Liebenswürdigerweise hat mich der gute Bernd, den ich schon aus den glorreichen Tagen mit Spandau im Rattenloch Schwerte kenne und der mir seitdem immer Mal wieder musikalisch über den Weg läuft (so zuletzt geschehen beim Gig der Spandauer beim Wir Sind Lauter im Kliemannsland), auf die neue LP aufmerksam gemacht – ganz uneigennützig, ist er doch bei Der Feine Herr Soundso an der Gitarre zu finden 😉

Da die erste EP „Beweisstück A“ schon eine gute Weile draußen ist, wurde es nun dringend Zeit das Der Feine Herr Soundso endlich auch einen kompletten Longplayer auf den Tisch legen – und wie auch der drei Jahre alte Bruder, haut einem „Wann, wenn nicht irgendwann?“ lupenreine Punksongs um die Ohren, die nur so vor Sozialkritik und politischen Aussagen strotzen. Die Zeit von Kuschelrock-LP´s ist ja bekanntlich (dank dem ganzen Scheiß um uns herum) auch schon lange vorbei, oder?!
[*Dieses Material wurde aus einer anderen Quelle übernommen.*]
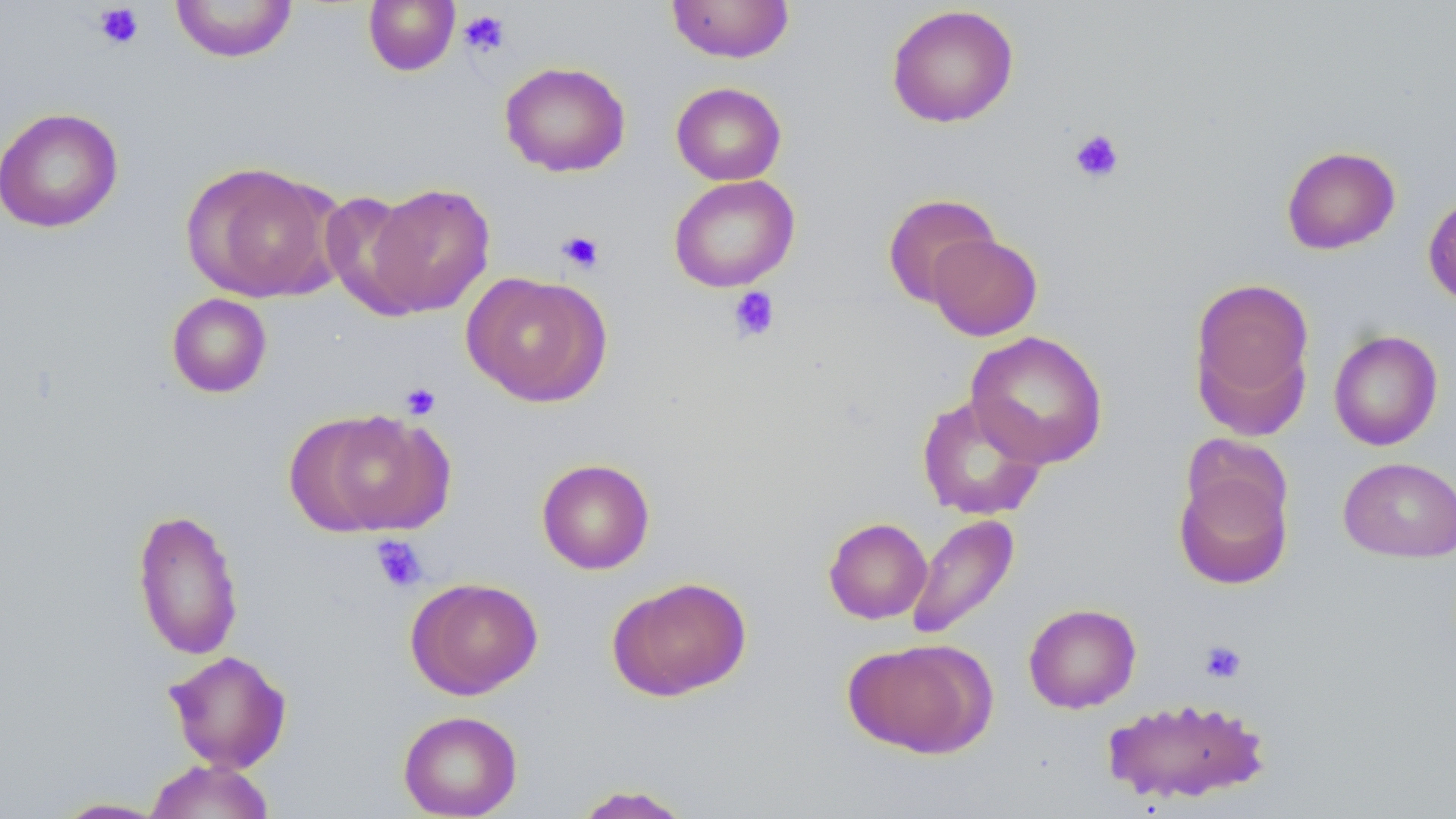
slide-level diagnosis = negative for blood parasites
field of view = one of a larger specimen
uninfected red blood cell locations = approximate bounding boxes as (x1, y1, x2, y2) in pixels: (169, 0, 298, 63), (363, 0, 460, 76), (666, 0, 795, 63), (886, 4, 1019, 128), (499, 61, 631, 178), (671, 81, 787, 185), (0, 107, 124, 233), (1281, 146, 1401, 254), (180, 160, 343, 304), (668, 174, 800, 293), (364, 182, 495, 317), (320, 191, 429, 316), (1423, 191, 1456, 309), (881, 193, 1000, 307), (927, 233, 1043, 341), (462, 272, 612, 407), (1189, 277, 1315, 431), (166, 293, 272, 398), (965, 330, 1108, 469), (1328, 330, 1443, 451), (916, 394, 1048, 521), (292, 409, 454, 537), (1338, 456, 1456, 562), (536, 458, 656, 575), (1173, 463, 1293, 590), (131, 506, 244, 661), (905, 513, 1020, 641), (823, 517, 932, 624), (607, 575, 753, 702), (405, 577, 544, 700), (1023, 603, 1141, 714), (844, 638, 996, 759), (164, 649, 293, 773), (1100, 696, 1273, 806), (397, 710, 523, 818), (143, 758, 276, 818), (571, 784, 695, 818), (48, 797, 173, 818)
image size = 1456×819 pixels
magnification = 1000x
modality = light microscopy
stain = May-Grünwald-Giemsa
platelet locations = approximate bounding boxes as (x1, y1, x2, y2) in pixels: (93, 3, 145, 50), (459, 9, 511, 57), (1069, 128, 1125, 184), (556, 230, 605, 274), (727, 287, 781, 343), (400, 382, 441, 420), (371, 535, 428, 593), (1199, 640, 1247, 684)
preparation = thin blood smearPoint out each malaria parasite.
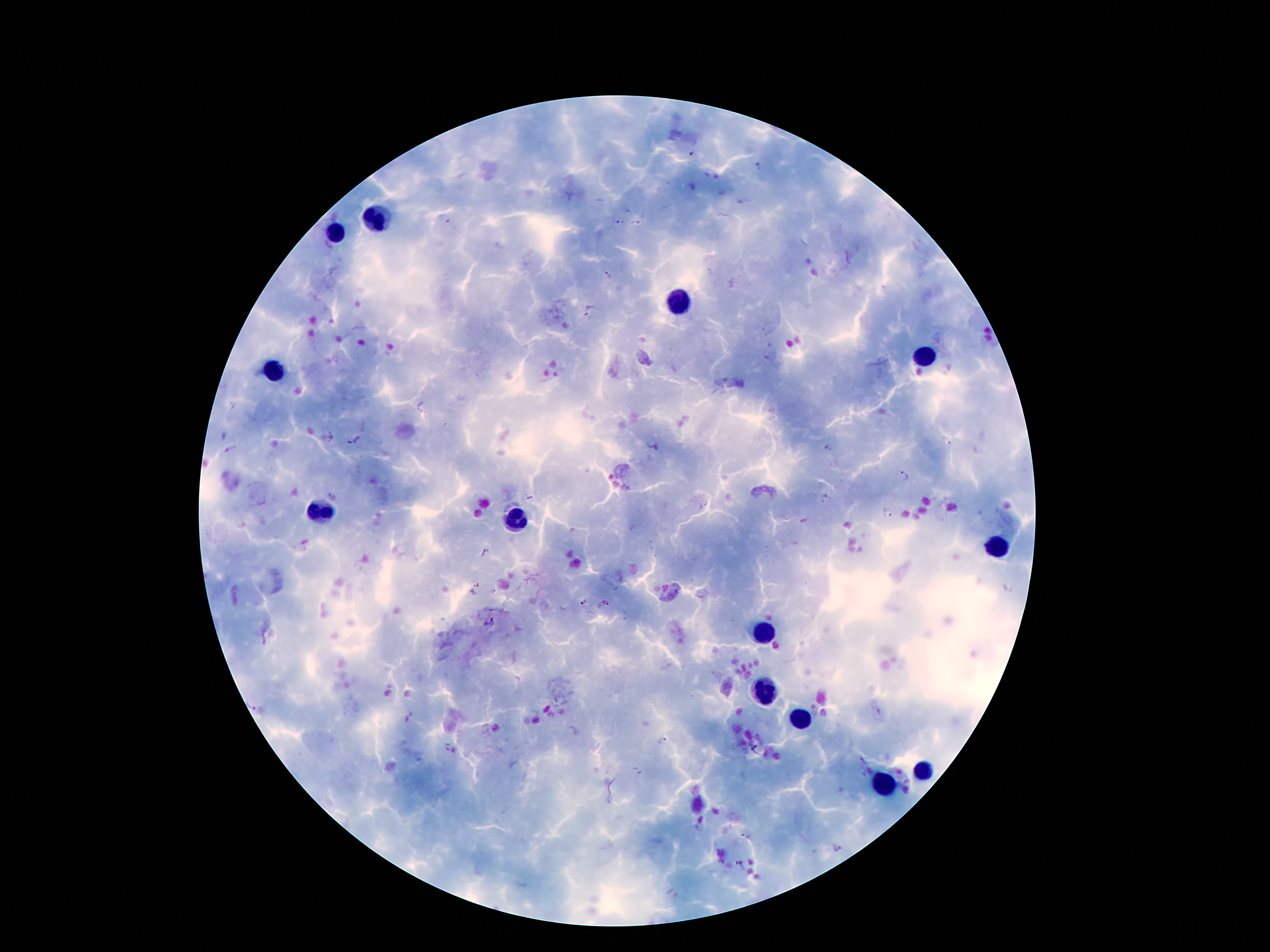

Approximate object centers, in pixels from the top-left corner.
Malaria parasites: (x=758, y=165), (x=444, y=219), (x=617, y=223), (x=638, y=224), (x=608, y=275), (x=590, y=313), (x=357, y=440), (x=349, y=444), (x=826, y=449), (x=231, y=450), (x=905, y=475), (x=335, y=495), (x=530, y=498), (x=825, y=498), (x=888, y=514), (x=485, y=553), (x=493, y=591), (x=608, y=601), (x=584, y=602), (x=488, y=622), (x=254, y=706), (x=663, y=741), (x=636, y=769), (x=747, y=837), (x=739, y=863).

Summary:
  - Leukocyte locations: (x=378, y=221), (x=334, y=234), (x=678, y=304), (x=926, y=356), (x=273, y=373), (x=323, y=513), (x=518, y=519), (x=997, y=550), (x=766, y=632), (x=766, y=692), (x=800, y=716), (x=924, y=769), (x=882, y=785)
  - Stain: Giemsa
  - Preparation: thick blood smear
  - Magnification: 100x
  - Patient malaria status: positive for Plasmodium falciparum
  - Capture: smartphone through the microscope eyepiece
  - Field of view: single
  - Image size: 1270×952 pixelsAssess the morphology of the erythrocytes.
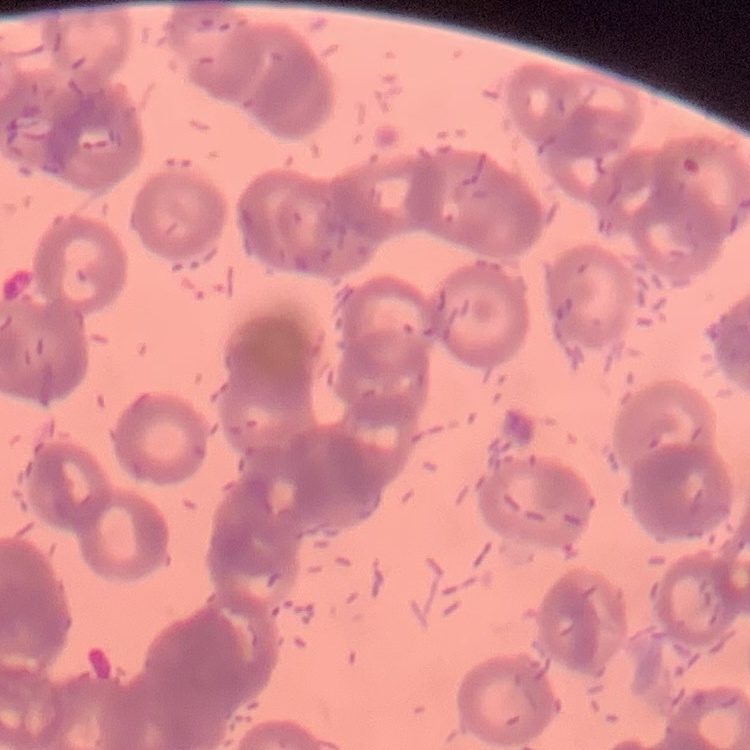

Rouleaux formation.

Thin blood film. One tile cut from a larger photomicrograph. Field's or Giemsa stain.Identify the parasite.
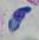
This is Toxoplasma gondii.

modality = micrograph
magnification = 1000x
Schon mit der ersten Nummer „RAL 8019“ wird mit diesen Möchtegern-Volks-Toitschen abgerechnet, die ihren Stolz in dämlichen Songtexten verwursten und ein schäbbiges Grau zu ihrer Farbe machen. Mit erhobenen Zeigefingern durch die Welt ziehen kann jeder, aber Selbstreflektion ala „Brot & Böller“ könnte so manchem gut tun – und wenn wir auch alle an einem Strang ziehen sollten, „Dein Krieg“ ist nicht unser Krieg… am Ende verlieren wir aber dann doch alle gemeinsam!

Auch wenn der nächste Titel auf den ersten Blick nur „Firlefanz“ verspricht, so wird hier rigoros und schonungslos mit der Religion abgerechnet… denn schon Karl Marx sagte 1843, dass Religion „das Opium des Volkes“ sei. Aber Der Feine Herr Soundso sind nicht nur Anti-Alles-Für-Immer, nein sie können auch „Danke“ sagen – für all die geheuchelte Anteilnahme, für das Mitleid, für die guten Ratschläge… da sagen wir doch gemeinsam einfach alle einmal „Danke“!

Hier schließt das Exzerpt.